Born in Mesa, Arizona
in 1920, Wayne Thiebaud started his career as a commercial artist. From 1938 to
1949, he worked as a sign painter, an illustrator, a cartoonist, a publicity
manager and as an artist for Hollywood film
studios. Thiebaud joined the Air Force in 1942, and spent two years there
painting murals for the army. It is not difficult to detect the influence that
this commercial experience had on his later paintings attributed to Pop Art;
Thiebaud's characteristic work displays consumer objects such as pies and cakes
as they are seen in drug store windows. Executed during the fifties and
sixties, these works slightly predate the works of the classic pop artists,
suggesting that Thiebaud may have had a great influence on the movement.

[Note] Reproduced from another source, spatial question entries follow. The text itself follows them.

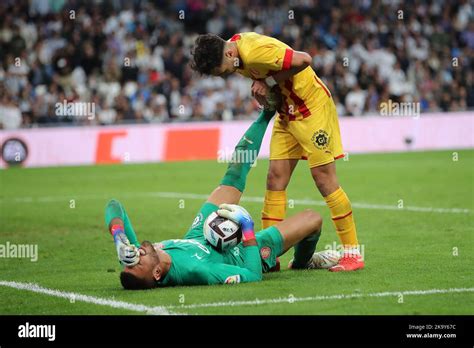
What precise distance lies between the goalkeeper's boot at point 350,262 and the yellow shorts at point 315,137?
0.96 meters

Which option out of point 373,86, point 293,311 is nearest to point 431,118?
point 373,86

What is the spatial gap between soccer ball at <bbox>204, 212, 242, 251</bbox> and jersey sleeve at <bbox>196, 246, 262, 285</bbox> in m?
0.15

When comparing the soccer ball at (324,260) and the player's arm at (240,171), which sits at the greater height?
the player's arm at (240,171)

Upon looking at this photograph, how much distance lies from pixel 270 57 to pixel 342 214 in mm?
1765

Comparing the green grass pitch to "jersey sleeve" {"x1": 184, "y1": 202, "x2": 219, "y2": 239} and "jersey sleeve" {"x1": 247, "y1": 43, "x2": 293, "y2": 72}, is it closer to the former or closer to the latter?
"jersey sleeve" {"x1": 184, "y1": 202, "x2": 219, "y2": 239}

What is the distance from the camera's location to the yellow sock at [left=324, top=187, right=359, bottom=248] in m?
9.71

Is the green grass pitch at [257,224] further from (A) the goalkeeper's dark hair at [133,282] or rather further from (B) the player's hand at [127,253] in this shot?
(B) the player's hand at [127,253]

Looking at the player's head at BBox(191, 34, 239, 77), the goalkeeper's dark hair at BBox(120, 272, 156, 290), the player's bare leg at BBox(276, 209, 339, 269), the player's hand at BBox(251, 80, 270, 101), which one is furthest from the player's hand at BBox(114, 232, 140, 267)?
the player's hand at BBox(251, 80, 270, 101)

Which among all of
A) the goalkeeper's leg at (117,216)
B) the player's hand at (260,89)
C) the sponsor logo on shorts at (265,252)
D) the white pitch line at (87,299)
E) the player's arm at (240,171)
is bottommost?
the white pitch line at (87,299)

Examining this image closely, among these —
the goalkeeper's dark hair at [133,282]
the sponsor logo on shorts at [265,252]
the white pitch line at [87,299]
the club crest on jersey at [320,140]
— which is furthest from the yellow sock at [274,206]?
the white pitch line at [87,299]

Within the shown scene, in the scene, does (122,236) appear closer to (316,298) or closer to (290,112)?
(316,298)

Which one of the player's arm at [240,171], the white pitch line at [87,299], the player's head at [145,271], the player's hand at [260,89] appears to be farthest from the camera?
the player's hand at [260,89]

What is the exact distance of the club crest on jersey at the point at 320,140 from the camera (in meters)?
9.63
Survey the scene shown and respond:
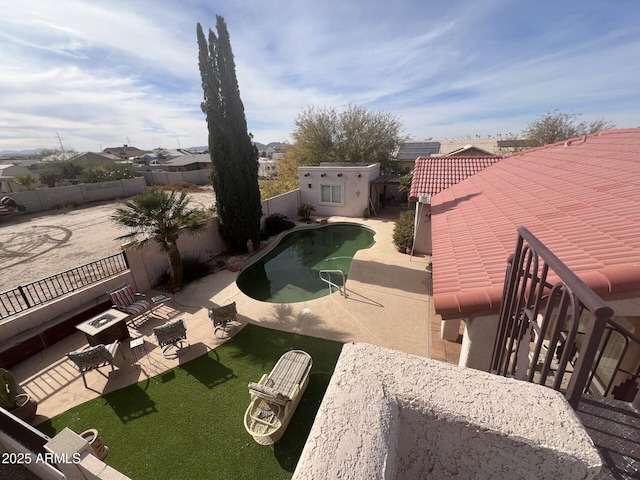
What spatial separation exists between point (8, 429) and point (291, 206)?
2024 centimetres

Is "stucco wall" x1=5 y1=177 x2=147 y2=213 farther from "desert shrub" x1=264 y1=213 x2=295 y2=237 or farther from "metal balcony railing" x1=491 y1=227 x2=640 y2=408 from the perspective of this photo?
"metal balcony railing" x1=491 y1=227 x2=640 y2=408

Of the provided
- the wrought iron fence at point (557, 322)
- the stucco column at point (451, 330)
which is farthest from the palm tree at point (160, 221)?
the wrought iron fence at point (557, 322)

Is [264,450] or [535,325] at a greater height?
[535,325]

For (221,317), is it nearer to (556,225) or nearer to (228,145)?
(556,225)

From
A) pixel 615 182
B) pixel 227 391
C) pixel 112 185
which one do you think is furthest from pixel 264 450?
pixel 112 185

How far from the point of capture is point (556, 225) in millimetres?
4953

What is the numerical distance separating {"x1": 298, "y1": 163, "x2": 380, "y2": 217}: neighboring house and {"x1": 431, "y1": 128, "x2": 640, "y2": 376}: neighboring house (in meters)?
14.2

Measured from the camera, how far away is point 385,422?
1670mm

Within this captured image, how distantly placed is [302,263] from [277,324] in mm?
6397

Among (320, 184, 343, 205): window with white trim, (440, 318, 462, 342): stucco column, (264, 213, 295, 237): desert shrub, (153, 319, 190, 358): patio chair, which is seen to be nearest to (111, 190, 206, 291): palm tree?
(153, 319, 190, 358): patio chair

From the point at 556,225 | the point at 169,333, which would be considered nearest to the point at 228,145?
the point at 169,333

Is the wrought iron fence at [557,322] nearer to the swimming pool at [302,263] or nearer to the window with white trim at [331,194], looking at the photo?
the swimming pool at [302,263]

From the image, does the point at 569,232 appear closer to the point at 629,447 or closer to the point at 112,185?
the point at 629,447

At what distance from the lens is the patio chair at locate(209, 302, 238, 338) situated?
902 centimetres
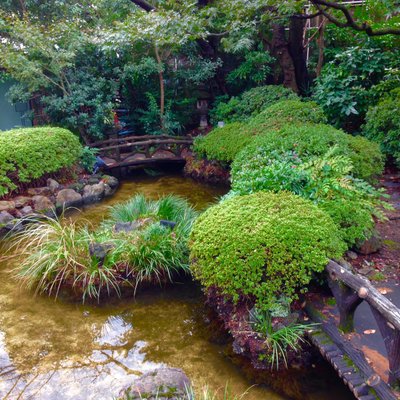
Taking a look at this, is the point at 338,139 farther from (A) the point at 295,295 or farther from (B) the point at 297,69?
(B) the point at 297,69

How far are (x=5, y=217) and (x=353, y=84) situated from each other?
743 centimetres

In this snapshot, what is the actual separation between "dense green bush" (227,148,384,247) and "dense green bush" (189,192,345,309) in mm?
365

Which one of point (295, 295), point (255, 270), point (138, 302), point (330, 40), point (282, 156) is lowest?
point (138, 302)

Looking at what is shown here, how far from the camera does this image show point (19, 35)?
8.99 meters

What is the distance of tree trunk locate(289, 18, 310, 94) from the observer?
416 inches

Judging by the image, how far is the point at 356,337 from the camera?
3.24m

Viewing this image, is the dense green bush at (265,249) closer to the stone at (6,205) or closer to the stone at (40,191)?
the stone at (6,205)

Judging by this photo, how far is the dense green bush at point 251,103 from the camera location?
10062mm

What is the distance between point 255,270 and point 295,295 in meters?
0.42

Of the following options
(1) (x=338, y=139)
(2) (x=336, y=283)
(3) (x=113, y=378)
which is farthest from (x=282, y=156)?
(3) (x=113, y=378)

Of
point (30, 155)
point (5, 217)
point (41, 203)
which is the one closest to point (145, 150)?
point (30, 155)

From 1949 to 1950, Thiebaud
studied at the San Jose State University
and from 1950 to 1953 at the California
State University
in Sacramento.
He had his first solo exhibition at the Crocker
Art Gallery
in Sacramento,
and between the years of 1954 and 1957, he produced eleven educational films
for which he was awarded the Scholastic Art Prize in 1961. Thiebaud lectured at
the Art Department
of the Sacramento City College
until 1959, when he became a professor at the University
of California in Davis.
Wayne Thiebaud has been
associated with Pop Art, but has also been seen, due to his true to life
representations, as a predecessor of photorealism. Thiebaud uses heavy pigment
and exaggerated colors to depict his subjects, and the well-defined shadows
characteristic of advertisements are almost always included. Objects are
simplified into basic units but appear varied using seemingly minimal means;
one influence on Thiebaud's still life paintings may be Giorgio Morandi, whose
contemplative, palpable and delicate works share many characteristics with
those of Thiebaud. Today, Wayne Thiebaud lives and works in California.